Prasangka ini, baik yang berakar pada budaya maupun sistem, membuat mereka dipandang sebagai kelompok “lain” yang asing dan rentan diskriminasi.
Pemenuhan hak-hak dasar, seperti pendidikan, sering kali terabaikan. Hampir 30 persen anak dengan disabilitas tidak memiliki akses ke pendidikan.
Bahkan bagi mereka yang berhasil mengaksesnya, fasilitas yang tersedia sering kali jauh dari memadai.
Isu ini menjadi semakin rumit bagi individu dengan disabilitas tak kasatmata. ADHD dan gangguan spektrum autisme, misalnya, secara langsung memengaruhi cara seseorang berinteraksi dan belajar, meski tidak terlihat secara fisik.
Karena sering diabaikan, mereka kerap tidak memiliki akses ke sumber daya yang memungkinkan partisipasi yang setara.
Akibatnya, kesulitan yang mereka hadapi justru dianggap sebagai tanggung jawab individu semata.

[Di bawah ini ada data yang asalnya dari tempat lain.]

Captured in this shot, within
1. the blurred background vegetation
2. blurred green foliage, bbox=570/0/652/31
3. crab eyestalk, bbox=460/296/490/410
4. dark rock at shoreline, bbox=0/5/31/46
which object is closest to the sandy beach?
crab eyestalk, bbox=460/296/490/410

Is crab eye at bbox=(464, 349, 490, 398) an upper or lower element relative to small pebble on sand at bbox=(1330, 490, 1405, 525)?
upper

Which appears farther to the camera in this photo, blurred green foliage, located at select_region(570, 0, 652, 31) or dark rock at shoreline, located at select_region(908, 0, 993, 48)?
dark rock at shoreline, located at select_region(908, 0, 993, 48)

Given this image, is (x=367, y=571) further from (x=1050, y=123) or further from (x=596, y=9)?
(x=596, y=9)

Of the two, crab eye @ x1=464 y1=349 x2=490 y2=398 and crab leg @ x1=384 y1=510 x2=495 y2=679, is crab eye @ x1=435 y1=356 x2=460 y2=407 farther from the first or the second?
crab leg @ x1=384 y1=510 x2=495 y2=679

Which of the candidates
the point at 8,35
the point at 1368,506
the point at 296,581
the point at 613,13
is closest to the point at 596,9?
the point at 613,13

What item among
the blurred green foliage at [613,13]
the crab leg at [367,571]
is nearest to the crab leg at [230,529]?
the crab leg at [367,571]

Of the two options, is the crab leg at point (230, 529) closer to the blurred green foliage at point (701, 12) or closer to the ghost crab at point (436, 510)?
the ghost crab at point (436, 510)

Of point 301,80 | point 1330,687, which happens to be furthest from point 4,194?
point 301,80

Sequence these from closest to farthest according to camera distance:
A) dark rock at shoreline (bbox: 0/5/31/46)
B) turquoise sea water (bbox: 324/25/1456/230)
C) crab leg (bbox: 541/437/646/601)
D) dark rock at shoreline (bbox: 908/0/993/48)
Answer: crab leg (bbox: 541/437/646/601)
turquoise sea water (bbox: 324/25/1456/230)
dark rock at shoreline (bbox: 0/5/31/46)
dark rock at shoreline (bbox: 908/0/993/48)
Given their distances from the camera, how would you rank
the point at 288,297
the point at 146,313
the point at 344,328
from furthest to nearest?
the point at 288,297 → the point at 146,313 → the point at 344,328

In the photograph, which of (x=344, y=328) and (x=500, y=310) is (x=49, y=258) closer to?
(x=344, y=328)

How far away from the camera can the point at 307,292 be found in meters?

Kondisi ini memperkuat akar ableisme dalam masyarakat, meliputi opini publik, perencanaan kota, hingga kurikulum pendidikan.
Hambatan sistemik semacam ini terus mereproduksi ketidakadilan dengan asumsi keliru bahwa penyandang disabilitas tidak memiliki kemandirian atau potensi kepemimpinan.
Dengan demikian, disabilitas bukanlah sesuatu yang melekat pada individu, melainkan akibat dari hambatan yang diciptakan oleh sistem.
Penyandang tuli, misalnya, dapat berkomunikasi dengan baik ketika perbedaan bahasa dijembatani, dan anak dengan kesulitan belajar mampu berprestasi jika diberikan metode pembelajaran yang tepat.
Perubahan harus dimulai dengan mengakui keberadaan hambatan tersebut dan mendengarkan suara kelompok disabilitas, seperti yang ditegaskan dalam pendekatan sosial disabilitas (social model of disability).
Inklusi disabilitas bukan soal mengubah individu, melainkan tentang perubahan yang harus terjadi pada masyarakat di seluruh sektor.
Institusi pendidikan tinggi didorong untuk membentuk unit layanan disabilitas sebagai langkah mengatasi hambatan yang dihadapi mahasiswa dengan disabilitas.
Wuri Handayani, dosen Universitas Gadjah Mada sekaligus penerima Alumni UK Social Action Grants dari British Council, menggagas buddy system—sebuah program pendampingan antara mahasiswa disabilitas dan rekan non-disabilitas.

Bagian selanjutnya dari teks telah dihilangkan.